Profetas

Treinta de noviembre. Seis de la tarde. Fin del fin de semana. Estos dos últimos días han sido largos y he dormido más bien poco. Descuelgo la capa para ponérmela - frío enorme - y me voy al teatro. Bueno, seamos exactos: me voy a ver una obra de teatro a la Casa de la Cultura de Cee; para Corral de Comedias ya basta el gobierno municipal. “Profetas”; magnífica obra a cargo de la compañía Ítaca. Al acto concurre poca gente - veintiséis personas -.

Por si esto fuera poco, que lo es, la mitad de los asistentes da signos claros de que lo que está sucediendo encima del escenario no resulta de su interés - el señor que tengo como vecino en la fila de delante se queda dormido, al poco de comenzar la representación, hasta el aplauso -. La pieza teatral dura ochenta minutos. Metido en la trama, recuerdo la última vez que me encontré a gusto con X. Una de las últimas veces, vaya. El minimalismo con el que está compuesta la escena, así como los recursos que los actores utilizan para narrar la historia, resulta delicioso. Teatro alternativo. Obra de categoría a lo largo de la cual no se deja de reflexionar sobre la eterna idea de la ficción como veneno.
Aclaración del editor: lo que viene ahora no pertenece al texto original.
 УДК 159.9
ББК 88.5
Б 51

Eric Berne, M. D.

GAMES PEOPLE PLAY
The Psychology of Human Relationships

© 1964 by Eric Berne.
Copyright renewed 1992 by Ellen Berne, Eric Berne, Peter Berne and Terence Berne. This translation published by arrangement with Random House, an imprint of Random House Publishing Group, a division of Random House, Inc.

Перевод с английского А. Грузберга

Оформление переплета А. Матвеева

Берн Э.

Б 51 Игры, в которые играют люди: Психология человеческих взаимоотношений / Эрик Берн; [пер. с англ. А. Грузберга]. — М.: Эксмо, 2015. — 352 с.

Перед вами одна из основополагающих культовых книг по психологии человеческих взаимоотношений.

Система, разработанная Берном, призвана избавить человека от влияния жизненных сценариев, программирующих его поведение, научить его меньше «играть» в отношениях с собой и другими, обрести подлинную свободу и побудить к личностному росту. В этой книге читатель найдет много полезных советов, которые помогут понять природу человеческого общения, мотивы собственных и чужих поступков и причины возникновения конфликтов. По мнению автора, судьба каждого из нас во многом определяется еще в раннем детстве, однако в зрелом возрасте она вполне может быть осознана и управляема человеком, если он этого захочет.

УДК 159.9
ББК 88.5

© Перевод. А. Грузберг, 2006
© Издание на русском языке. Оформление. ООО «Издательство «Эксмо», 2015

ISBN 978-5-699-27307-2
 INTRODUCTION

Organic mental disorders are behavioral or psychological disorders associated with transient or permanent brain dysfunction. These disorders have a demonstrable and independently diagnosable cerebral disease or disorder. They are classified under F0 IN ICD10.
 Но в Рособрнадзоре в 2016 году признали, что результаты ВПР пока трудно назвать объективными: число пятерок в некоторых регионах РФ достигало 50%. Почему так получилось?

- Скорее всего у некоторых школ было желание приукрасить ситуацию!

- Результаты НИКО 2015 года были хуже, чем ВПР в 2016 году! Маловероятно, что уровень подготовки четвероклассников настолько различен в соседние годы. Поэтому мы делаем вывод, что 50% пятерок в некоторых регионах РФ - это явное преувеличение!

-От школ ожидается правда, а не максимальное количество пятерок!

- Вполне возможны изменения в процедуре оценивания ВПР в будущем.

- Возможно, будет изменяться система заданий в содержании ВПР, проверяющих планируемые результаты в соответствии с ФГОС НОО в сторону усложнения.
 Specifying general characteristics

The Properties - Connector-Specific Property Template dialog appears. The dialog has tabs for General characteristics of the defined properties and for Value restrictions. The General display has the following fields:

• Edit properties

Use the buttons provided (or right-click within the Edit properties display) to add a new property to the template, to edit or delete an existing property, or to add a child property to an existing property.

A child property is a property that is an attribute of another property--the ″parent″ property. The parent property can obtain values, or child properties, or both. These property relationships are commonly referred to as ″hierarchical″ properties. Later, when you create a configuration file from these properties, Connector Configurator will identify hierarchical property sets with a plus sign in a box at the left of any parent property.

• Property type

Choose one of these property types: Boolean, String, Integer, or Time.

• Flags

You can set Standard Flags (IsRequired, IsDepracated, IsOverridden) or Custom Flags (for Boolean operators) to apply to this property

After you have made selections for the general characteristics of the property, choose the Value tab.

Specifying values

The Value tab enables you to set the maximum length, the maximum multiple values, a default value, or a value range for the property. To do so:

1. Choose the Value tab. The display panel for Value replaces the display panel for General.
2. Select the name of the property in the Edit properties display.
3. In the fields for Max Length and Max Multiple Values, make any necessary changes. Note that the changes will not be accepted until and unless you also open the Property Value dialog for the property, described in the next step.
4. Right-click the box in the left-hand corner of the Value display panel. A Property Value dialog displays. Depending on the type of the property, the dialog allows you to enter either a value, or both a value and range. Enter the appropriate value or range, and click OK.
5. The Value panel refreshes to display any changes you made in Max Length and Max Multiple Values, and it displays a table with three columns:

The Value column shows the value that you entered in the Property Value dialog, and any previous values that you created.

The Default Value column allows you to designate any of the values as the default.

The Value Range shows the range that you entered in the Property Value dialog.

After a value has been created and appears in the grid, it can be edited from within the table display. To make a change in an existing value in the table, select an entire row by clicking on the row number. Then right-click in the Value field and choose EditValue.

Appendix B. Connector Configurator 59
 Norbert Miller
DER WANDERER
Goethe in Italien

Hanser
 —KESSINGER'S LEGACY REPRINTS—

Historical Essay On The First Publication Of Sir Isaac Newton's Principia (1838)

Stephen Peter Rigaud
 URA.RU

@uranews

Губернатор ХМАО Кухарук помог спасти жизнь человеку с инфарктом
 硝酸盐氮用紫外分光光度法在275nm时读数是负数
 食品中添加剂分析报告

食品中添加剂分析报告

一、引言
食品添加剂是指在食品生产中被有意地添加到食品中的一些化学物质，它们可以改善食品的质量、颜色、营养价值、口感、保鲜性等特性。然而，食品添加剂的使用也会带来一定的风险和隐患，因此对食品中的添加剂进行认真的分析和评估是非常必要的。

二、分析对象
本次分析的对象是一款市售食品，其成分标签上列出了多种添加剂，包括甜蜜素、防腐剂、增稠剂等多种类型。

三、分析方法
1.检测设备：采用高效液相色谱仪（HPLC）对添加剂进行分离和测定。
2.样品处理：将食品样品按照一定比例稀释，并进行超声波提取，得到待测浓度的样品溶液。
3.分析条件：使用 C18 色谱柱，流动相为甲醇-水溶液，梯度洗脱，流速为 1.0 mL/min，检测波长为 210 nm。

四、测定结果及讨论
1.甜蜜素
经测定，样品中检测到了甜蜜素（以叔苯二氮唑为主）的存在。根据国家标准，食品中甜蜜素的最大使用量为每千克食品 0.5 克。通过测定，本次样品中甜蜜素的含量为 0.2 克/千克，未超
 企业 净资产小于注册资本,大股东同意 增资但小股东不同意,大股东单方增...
La ficción es un veneno. No una medicina, no una redención, no un bálsamo para el espíritu delicado, sino veneno puro, destilado para alterar la sangre y el pensamiento. Leemos por placer, es cierto, pero también leemos para enfermar: para recibir una dosis de mentira que se instale entre las costillas y nos transforme la forma de recordar lo que somos. Al final, la ficción es eso: una mentira que se vuelve verdad si se deja reposar lo suficiente. Abrimos un libro, encendemos la pantalla, atravesamos un sueño contado por otro, y ya nos encontramos perdidos. Un personaje que nunca existió nos habla al oído con la intimidad de una amante, una escena inventada por un director que desconocemoscomienza a doler como un recuerdo propio. Nos gusta pensarnos fuertes, racionales, amos del corazón y del calendario. Pero basta con leer una novela para que el alma se descomponga, para que uno se levante al día siguiente enamorado de alguien que nunca llegó a respirar o añorando un país que no ha pisado todavía. La ficción es el veneno más educado. Se disuelve en la sangre como el alcohol, y cuando quieres darte cuenta ya piensas con adjetivos ajenos, con substantivos prestados. No cabe duda de que sin ficción estaríamos más cuerdos, pero también más pobres. Véase al pobre de don Quijote, que cuando vuelve a pisar el suelo termina por fallecer. La ficción, prima - tal vez segunda - de la ilusión, nos contagia pasiones que no nos corresponden, dolores imaginarios que nos ensanchan la experiencia. Por eso vamos al teatro: porque nos enferma de humanidad y nos llena de voces, de pasados inventados. Lo aceptamos mansos y felices, porque sabemos desde hace tiempo que existen venenos que salvan. ¡Oh, ficción! ¡Bendito veneno! El teatro resulta el último bar clandestino donde se ofrece el destilado de la ficción. El que entra, sabe; sale más ciego, más lúcido, más vivo. Sale enfermo sin saberlo y muy agradecido.